What needs to be done
Look through the entries below and report every line that has "common".

───── Extracted data ─────

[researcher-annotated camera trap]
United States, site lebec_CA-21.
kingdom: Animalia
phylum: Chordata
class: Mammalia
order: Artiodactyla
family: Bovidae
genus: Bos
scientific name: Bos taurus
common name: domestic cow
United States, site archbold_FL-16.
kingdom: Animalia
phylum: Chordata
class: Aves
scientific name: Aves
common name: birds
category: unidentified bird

─────
───── Extracted data ─────

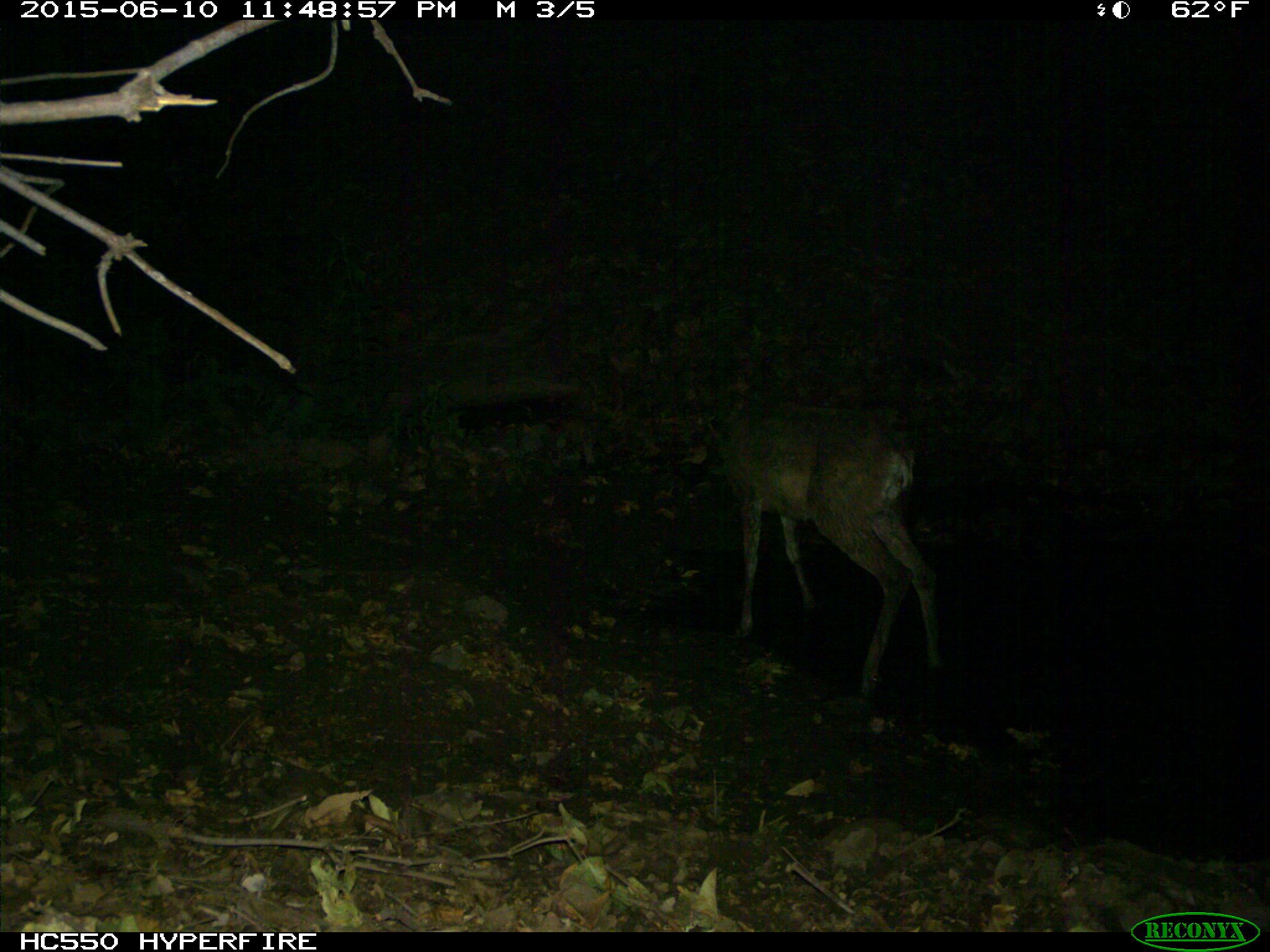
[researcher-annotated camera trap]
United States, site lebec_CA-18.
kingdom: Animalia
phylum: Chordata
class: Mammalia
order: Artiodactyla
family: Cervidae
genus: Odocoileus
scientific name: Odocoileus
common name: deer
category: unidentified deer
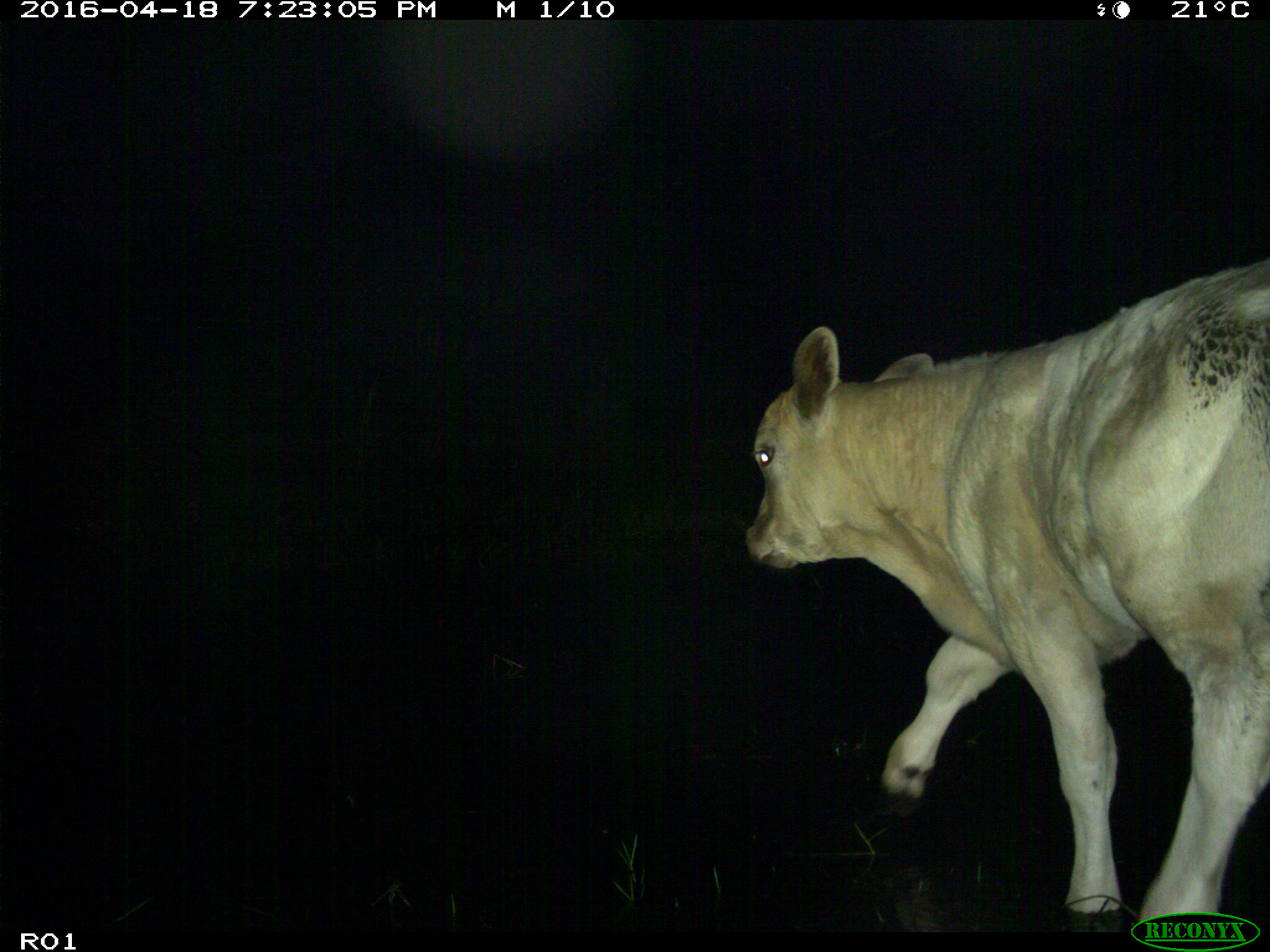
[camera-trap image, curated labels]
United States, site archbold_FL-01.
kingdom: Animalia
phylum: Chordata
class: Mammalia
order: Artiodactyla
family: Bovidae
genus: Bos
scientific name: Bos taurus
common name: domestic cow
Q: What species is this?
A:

─────

Response for this exercise
common name: domestic cow
common name: birds
common name: deer
common name: domestic cow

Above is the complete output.